START The records

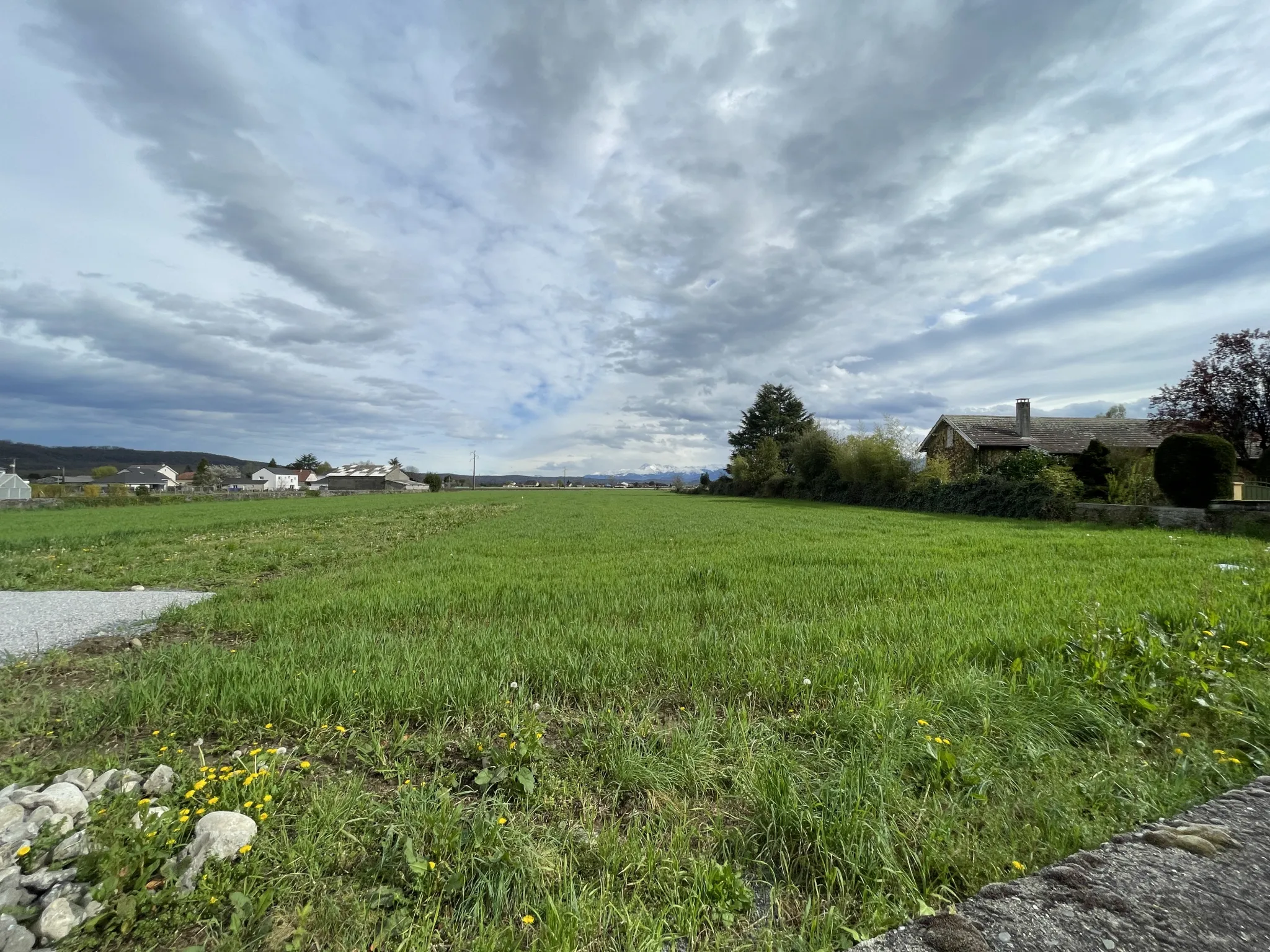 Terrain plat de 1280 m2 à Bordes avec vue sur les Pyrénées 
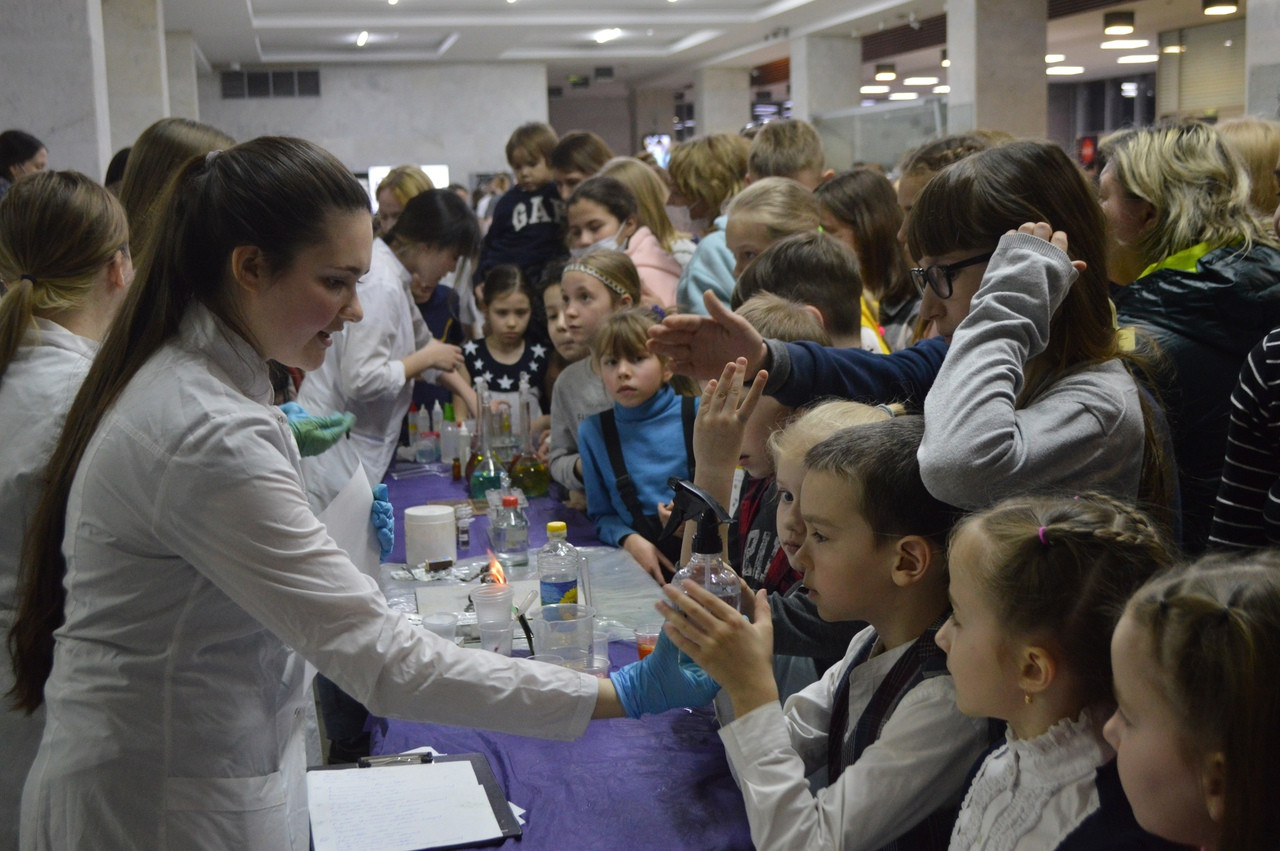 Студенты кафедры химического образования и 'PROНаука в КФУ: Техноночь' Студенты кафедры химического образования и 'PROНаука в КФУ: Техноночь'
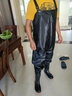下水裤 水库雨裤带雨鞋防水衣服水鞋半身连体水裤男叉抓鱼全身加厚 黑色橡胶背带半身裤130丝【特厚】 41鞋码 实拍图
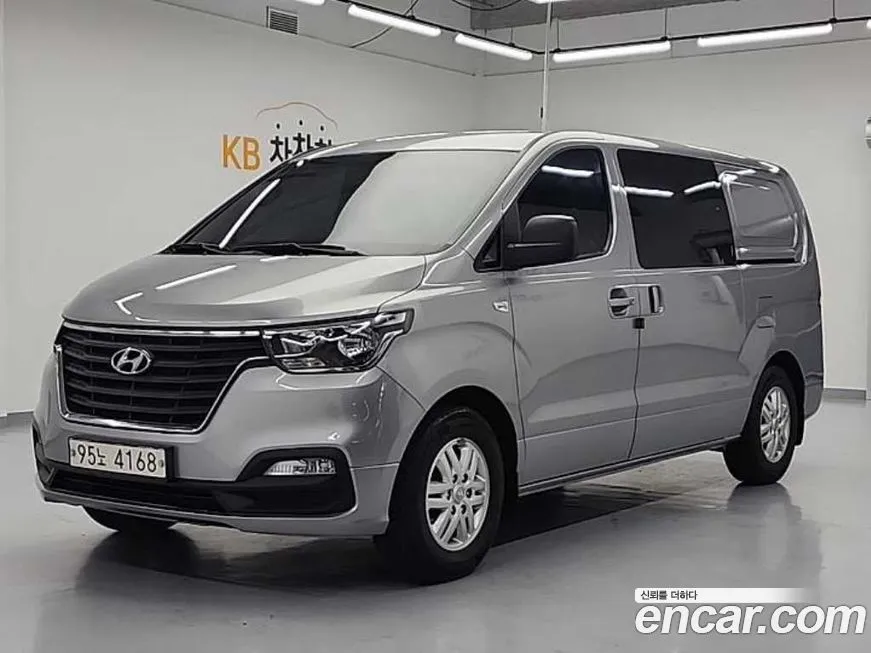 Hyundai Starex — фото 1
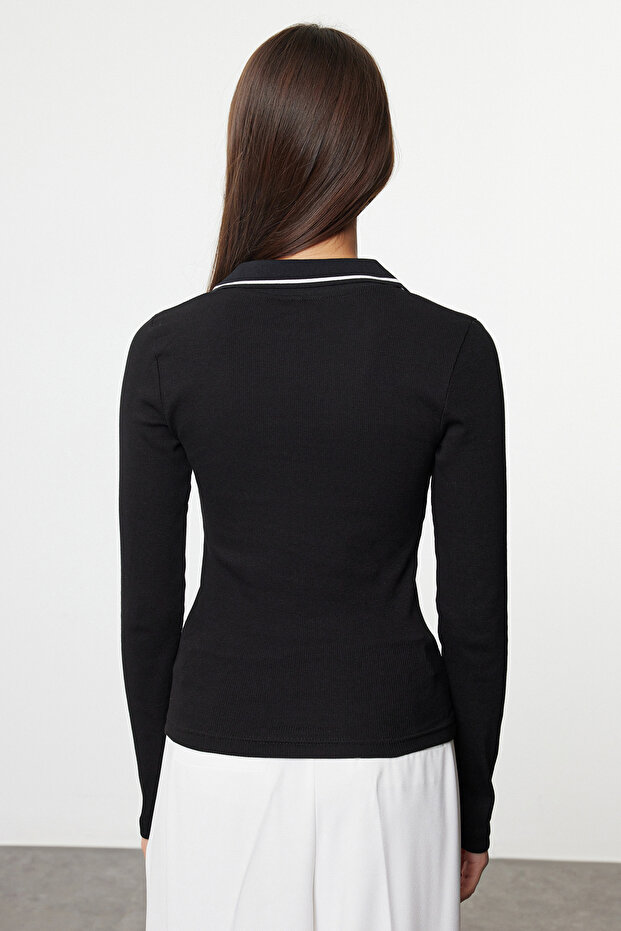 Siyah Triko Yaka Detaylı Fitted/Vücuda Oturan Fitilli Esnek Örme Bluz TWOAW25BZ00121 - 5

END The records

Reproduce the text of each entry above word for word, leaving out the pictures.

 Terrain plat de 1280 m2 à Bordes avec vue sur les Pyrénées 
 Студенты кафедры химического образования и 'PROНаука в КФУ: Техноночь' Студенты кафедры химического образования и 'PROНаука в КФУ: Техноночь'
下水裤 水库雨裤带雨鞋防水衣服水鞋半身连体水裤男叉抓鱼全身加厚 黑色橡胶背带半身裤130丝【特厚】 41鞋码 实拍图
 Hyundai Starex — фото 1
 Siyah Triko Yaka Detaylı Fitted/Vücuda Oturan Fitilli Esnek Örme Bluz TWOAW25BZ00121 - 5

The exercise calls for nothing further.